## Article

This morning, the Holy Father Francis received in audience the participants in the meeting promoted by the national Catechetical Office of the Italian Episcopal Conference.

The following is the Pope’s address to those present:

Address of the Holy Father

Dear brothers and sisters,

I welcome you, and I thank Cardinal Bassetti for his kind words. He has regained his strength, thank you! I greet the secretary general, Bishop Russo, and all of you who support the commitment of the Italian Church in the field of catechesis. I am happy to share with you the memory of the 60th anniversary of the birth of the National Catechetical Office. Established even before the Episcopal Conference took shape, it was an indispensable instrument for catechetical renewal after the Second Vatican Council. This anniversary is a valuable occasion for remembering, giving thanks for the gifts received and renewing the spirit of proclamation. To this end, I would like to share three points that I hope will help you in your work over the next few years.

The first: catechesis and kerygma. Catechesis is the echo of the Word of God. In the transmission of the faith, Scripture – as the Basic Document recalls – is “the Book; not a subsidy, even if it were the first” (CEI, Il rinnovamento della catechesi, n. 107). Catechesis is therefore the “long wave” of the Word of God, to transmit the joy of the Gospel in life. Thanks to the narration of catechesis, Sacred Scripture becomes the “environment” in which we feel part of the same salvation history, encountering the first witnesses of faith. Catechesis is taking others by the hand and accompanying them in this history. It inspires up a journey, in which each person finds his or her own rhythm, because Christian life does not even out or standardise, but rather enhances the uniqueness of each child of God. Catechesis is also a mystagogical journey, which advances in constant dialogue with the liturgy, an environment in which symbols shine forth that, without imposing themselves, speak to life and mark it with the imprint of grace.

## Source excerpt
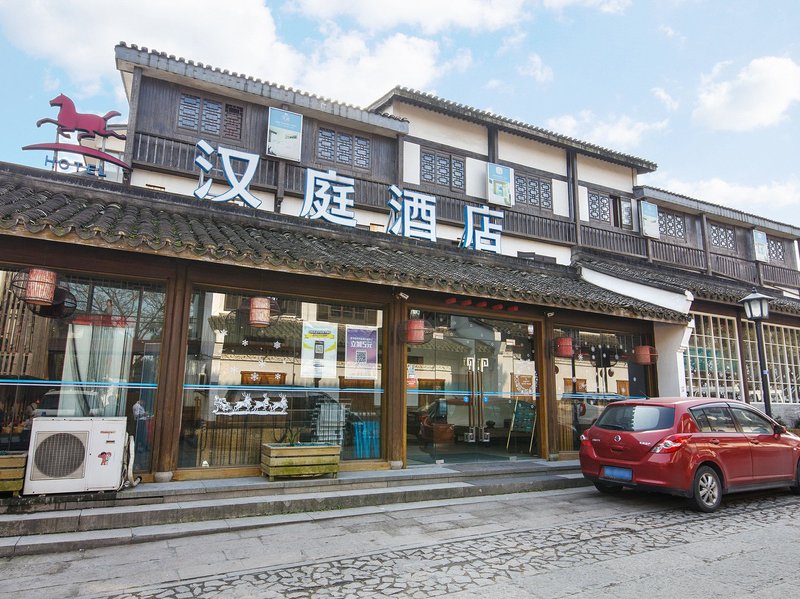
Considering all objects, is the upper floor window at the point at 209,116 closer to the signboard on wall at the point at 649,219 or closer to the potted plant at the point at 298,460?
the potted plant at the point at 298,460

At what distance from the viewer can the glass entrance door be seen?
993 centimetres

## Directives
**A)** In the Pope's address on catechesis, what anniversary is being remembered?
**B)** Please quote the part of the Pope's address on catechesis that opens with the words containing "This morning, the" and closes with "Italian Episcopal Conference.".
**C)** Carry the Pope's address on catechesis forward from its last sentence.
The lines have nothing to do with what is asked here.

## Results in order
**A)** The 60th anniversary of the birth of the National Catechetical Office.

**B)**
This morning, the Holy Father Francis received in audience the participants in the meeting promoted by the national Catechetical Office of the Italian Episcopal Conference.

**C)**
The heart of the mystery is the kerygma, and the kerygma is a person: Jesus Christ. Catechesis is a special space for fostering a personal encounter with Him. Therefore it must be interwoven with personal relationships. There is no true catechesis without the testimony of men and women in flesh and blood. Who among us does not remember at least one of his catechists? I do: I remember the nun who prepared me for my First Communion and was so good to me. They are the first protagonists of catechesis, messengers of the Gospel, often lay people, who commit themselves with generosity to share the beauty of having met Jesus. “Who are catechists? They are people who keep the memory of God alive; they keep it alive in themselves” – they are “memorialists” of salvation history – “and they are able to revive it in others. …. A catechist is a Christian who puts this remembrance at the service of proclamation, not to seem important, not to talk about himself or herself, but to talk about God, about His love and fidelity” (Homily for the “Day for Catechists” during the Year of Faith, 29 September 2013).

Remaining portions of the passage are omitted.